Data Science at HCP

For HCP, “data science” or “big data” refers to data involving populations. We have very large amounts of information collected on patients during routine contacts with the medical system. In addition to focusing on the collection, storage, and analysis of individual large, diverse, and (often national) population-based information, HCP also links multiple data sources resulting in clinically rich, detailed, and accurate information on subsets of patients.
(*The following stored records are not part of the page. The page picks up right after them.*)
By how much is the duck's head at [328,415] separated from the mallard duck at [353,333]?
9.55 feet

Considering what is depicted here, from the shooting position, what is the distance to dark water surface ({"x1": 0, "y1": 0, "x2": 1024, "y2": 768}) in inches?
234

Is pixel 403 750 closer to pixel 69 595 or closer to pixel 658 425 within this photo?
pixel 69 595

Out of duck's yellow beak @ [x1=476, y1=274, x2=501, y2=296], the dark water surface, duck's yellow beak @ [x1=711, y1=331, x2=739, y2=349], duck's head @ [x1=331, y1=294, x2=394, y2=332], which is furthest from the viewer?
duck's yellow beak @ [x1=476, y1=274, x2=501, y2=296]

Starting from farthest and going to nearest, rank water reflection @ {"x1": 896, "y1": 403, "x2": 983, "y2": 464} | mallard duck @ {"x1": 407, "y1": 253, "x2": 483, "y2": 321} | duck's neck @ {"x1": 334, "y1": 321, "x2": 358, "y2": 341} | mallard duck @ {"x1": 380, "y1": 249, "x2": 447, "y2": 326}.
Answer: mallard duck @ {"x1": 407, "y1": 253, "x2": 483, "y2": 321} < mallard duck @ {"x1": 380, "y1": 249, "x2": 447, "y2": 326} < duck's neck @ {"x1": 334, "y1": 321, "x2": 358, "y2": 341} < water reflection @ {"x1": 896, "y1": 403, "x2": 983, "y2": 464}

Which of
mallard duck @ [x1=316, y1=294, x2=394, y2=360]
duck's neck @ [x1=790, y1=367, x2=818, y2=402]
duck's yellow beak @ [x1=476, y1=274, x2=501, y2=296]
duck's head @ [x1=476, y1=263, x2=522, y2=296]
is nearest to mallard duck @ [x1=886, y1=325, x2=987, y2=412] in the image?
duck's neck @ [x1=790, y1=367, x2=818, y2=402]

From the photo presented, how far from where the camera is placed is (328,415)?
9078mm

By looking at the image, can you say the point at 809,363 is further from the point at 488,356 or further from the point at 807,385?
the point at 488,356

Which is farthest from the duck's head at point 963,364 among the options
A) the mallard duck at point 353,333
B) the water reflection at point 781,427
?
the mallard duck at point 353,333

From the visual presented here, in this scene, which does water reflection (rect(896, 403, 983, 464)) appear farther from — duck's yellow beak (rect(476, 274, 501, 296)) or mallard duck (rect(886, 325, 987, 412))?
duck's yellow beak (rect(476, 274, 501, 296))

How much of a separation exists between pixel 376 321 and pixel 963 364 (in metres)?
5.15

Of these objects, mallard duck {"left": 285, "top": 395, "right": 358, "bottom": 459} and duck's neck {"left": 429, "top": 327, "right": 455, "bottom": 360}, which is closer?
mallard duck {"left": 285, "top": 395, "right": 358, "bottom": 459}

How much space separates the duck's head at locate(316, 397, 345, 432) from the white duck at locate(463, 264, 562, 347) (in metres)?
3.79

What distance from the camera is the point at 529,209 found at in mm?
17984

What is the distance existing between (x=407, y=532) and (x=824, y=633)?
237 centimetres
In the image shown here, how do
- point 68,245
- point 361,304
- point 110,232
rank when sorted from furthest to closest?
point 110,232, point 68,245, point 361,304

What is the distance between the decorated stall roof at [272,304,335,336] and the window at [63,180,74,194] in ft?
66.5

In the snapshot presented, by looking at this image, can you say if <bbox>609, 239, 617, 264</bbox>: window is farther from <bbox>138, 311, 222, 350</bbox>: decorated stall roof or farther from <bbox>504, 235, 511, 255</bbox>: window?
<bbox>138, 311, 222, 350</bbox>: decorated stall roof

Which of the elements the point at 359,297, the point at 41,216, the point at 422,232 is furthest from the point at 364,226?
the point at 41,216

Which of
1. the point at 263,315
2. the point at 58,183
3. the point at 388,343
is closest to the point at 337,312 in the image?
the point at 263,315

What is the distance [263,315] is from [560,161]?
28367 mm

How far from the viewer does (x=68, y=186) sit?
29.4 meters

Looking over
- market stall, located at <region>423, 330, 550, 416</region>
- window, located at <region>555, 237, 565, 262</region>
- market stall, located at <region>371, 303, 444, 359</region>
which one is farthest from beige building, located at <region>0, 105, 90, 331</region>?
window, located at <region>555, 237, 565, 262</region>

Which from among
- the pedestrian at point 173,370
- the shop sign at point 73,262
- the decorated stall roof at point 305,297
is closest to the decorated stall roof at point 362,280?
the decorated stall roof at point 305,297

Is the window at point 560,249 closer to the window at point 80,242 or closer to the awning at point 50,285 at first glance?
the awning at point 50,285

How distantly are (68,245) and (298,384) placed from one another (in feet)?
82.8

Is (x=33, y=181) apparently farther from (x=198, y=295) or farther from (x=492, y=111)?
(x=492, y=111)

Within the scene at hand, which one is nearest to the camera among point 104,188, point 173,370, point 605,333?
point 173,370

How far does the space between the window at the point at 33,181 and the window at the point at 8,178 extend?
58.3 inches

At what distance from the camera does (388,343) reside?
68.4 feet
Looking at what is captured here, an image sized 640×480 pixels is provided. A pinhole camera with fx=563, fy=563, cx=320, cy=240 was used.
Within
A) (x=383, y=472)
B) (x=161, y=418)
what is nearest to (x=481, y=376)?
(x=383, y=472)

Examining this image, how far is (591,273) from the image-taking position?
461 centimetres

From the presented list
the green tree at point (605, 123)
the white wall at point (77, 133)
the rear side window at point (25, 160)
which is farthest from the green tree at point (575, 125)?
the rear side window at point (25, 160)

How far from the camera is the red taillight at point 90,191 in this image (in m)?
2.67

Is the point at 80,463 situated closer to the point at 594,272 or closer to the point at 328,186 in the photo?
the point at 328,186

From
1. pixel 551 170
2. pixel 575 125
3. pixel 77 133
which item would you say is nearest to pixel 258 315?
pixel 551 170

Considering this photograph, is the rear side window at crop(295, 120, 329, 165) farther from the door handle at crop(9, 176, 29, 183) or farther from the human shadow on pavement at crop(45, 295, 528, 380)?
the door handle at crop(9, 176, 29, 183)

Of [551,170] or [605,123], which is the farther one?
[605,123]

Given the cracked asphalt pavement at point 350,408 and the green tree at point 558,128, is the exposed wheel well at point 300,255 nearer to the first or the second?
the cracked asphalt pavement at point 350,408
Our approach to population-based big data science is based on seven principles:

1. To involve clinical and scientific leaders in key health care disciplines
2. To involve statistical leaders who develop and use solutions to foundational statistical problems in big data based on real world applications
3. To develop, retain, and retrain as appropriate a cohort of statistical programmers with expertise in the analysis of big data
4. To make available in public use mechanisms using new analytic approaches we have developed to facilitate reproducibility of scientific findings
5. To invest and maintain an IT environment to efficiently and reliably store and analyze big data
6. To maintain patient confidentiality and privacy where appropriate and develop safeguards at the personnel, technology, and software levels to ensure confidentiality
7. To use multiple and comprehensive approaches to undertake timely and accurate analyses, improving patient care

Data and Data Science at HCP

HCP maintains one of the most comprehensive data archives of population-based health care information for research purposes held within Harvard Medical School and Harvard University. We currently house: administrative billing claims at the national, state, and private payer levels; international, national, and regional survey data; clinical data at the procedure level in clinical registries; and linked billing and electronic health record data. We link and will continue to link patients’ experiences over time across multiple settings.  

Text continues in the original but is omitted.